Toxic people are everywhere and I’ve been dealing with them my whole life. And as soon as I started my freelance career, I discovered that there are toxic businesses too. Therefore, it makes a lot of sense to set boundaries in relationships to protect my emotional and mental health.

And that’s what I did but only recently.

For such a long time I didn’t know what a boundary was or how to set one. I kept banging my head over and over again in the same situations, dealing with the same problems, leading to the same frustrations.

It was a toxic loop that I’m happy I got out of and today I’m sharing with you 5 of the boundaries I set recently, that are helping me keep away from my life the toxic people and businesses. These examples may also help you with defining boundaries.

  • Don't insist
  • Make it expensive
  • Define value
  • Be aware of hidden agendas
  • Leave if you’re not wanted
  • How to set boundaries for a relationship using standards
Don’t insist

1. Don’t insist

Around one year ago, I met someone and we became friends. She was a kind and friendly person and was always doing her best to say the right thing and not offend anyone. She was a great person.

But after a while, whenever we had conversations, she wasn’t paying attention to what I was saying and didn’t listen to whatever I was sharing with her. After that, for a short period of 1-2 months, we stopped speaking.

A few weeks later, we met randomly at some sort of party and she insisted on speaking with me. She told me she was sorry and she regrets the way she behaved in our conversations.

I accepted her apologies and then I started acting again like we were friends. Because besides that lack of listening that happened in the past, she was a great friend.

But now, things were different.

I invited her out for dinner and paid for everything. I was asking her out for short walks just so we could meet and have a chat. I was the one who was building the relationship and she wasn’t doing anything anymore.

In my mind, when she apologized, I thought she wanted to be friends. But it seemed it was only in my mind.

And that’s where I set new healthy boundaries: if we are friends and one of us does something unhealthy to the relationship, then it’s that person who negatively influenced the relationship who has to invest some extra effort to rebuild the relationship.

In this specific situation, it shouldn’t have been me – it should have been my friend.

Lesson learned and next time I’ll know what to do and what personal boundaries to set.

Make it expensive

2. Make it expensive

A few weeks ago, someone wrote me on WhatsApp, saying that he was interested in collaborating with me.

He sent me 1-page PDF brochure with information about the kind of people he was looking for and I said to myself that it’s not just another spam. Even more, considering that he wrote me directly on WhatsApp and not too many people have my phone number.

So I agree to have a conversation with him.

A few days later, we met on Zoom and he started telling me about his method of whatever he was doing (I’m doing my best to avoid what it was all about because it’s not relevant to the story). After 30 minutes of talking, he asks me if I agree with the method and if I’m curious to learn more about it – as in getting trained to properly know the method.

“Sure,” I said, actually believing the method was at least decent and I’m usually open to learning new things.

Then he started talking a bit more about the method and the business model and he “invited” me to a 3-hour workshop about something related to the method.

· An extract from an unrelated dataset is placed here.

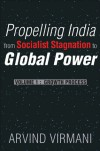 Propelling India from Socialist Stagnation to Global Power: Volume 1: Growth Process - Arvind Virmani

But in order to attend the workshop, I had to pay around 200 euros.

That was the first red flag.

Then, we discussed for another 10 minutes just to understand that there was no opportunity for me to join the business. It was just him trying to sell his method and train more people in his method. And I didn’t ask for the fee, but it was at least 5000 thousand euros, as it usually is in the industry.

There was no certainty that after I would get trained, I would have joined the business. So, just another waste of time and money disguised as opportunity.

From that point on, I set myself a new set of professional boundaries: whoever wants to speak with me and I don’t know the person (it won’t even matter if it’s a recommendation), the fee will be 1000 euros/hour. Pay that and then we can talk about whatever you want.

It is a strict rule and its purpose is not to make myself rich, but to avoid all the spammy messages from people who want to take advantage of me. If you are a big company and you really want to work with me, then you’ll afford the thousand euros.

Define value for healthy boundaries

3. Define value

Last year, I discovered a community of freelancers and they did these events with a mix of learning and networking.

At first, it was great and it felt like the kind of events I was interested in. But after the first few events, the quality started getting poorer and poorer. Eventually, I decided to stop going.

But looking back at the whole experience, I started seeing red flags after the first two events. And even though I saw the red flags, I still decided to attend the events.

The first red flag was the low-quality speakers for the learning part of the events. After the first 3 events, they started getting speakers who didn’t care at all about education, but about promoting themselves and their business. That’s when I decided to stop.

The second red flag was the people present at the networking part of the events. I got to meet a few categories of people: (1) entrepreneurs who didn’t have time for small events and had enough clarity over their business journey that they didn’t really care about these small events, (2) freelancers who were not ethical at all and ended up ghosting me after we drafted a few things that we could do together, and (3) people with 9-to-5 jobs who wanted to switch to freelancing.

Looking back at the whole situation, I knew what I was looking for but I didn’t have any type of boundaries around it. I was tolerating too many things that had nothing to do with what I was looking for and, because of this, I eventually attended to many events.

But lesson learned. Next time I’ll be stricter when I decide to repeat the same experience a second time.

Be aware of hidden agendas

4. Be aware of hidden agendas

In the spring of 2022, I decided to get certified as an executive coach and I started my training journey with an international company.

One of the reasons I wanted to get certified as an executive coach was because I wanted to start working with big organizations and they need you to have the certification.

And since I didn’t really know how to approach the big organizations, I was looking for a company that I could join after becoming certified. I found it through a recommendation, or at least I thought I did.

After making the payment (over 5000 euros) and before getting the certification, the company that trained me started to tell me, slowly but steadily, that they were not really sure if we could continue after the training was done. Eventually, we didn’t.

Well, what the fuck?

They used my need to make a sale and nothing more. That was their hidden agenda.

The same thing happened with the second story I told you, but that time I didn’t really need any training and knew how to identify the hidden agendas.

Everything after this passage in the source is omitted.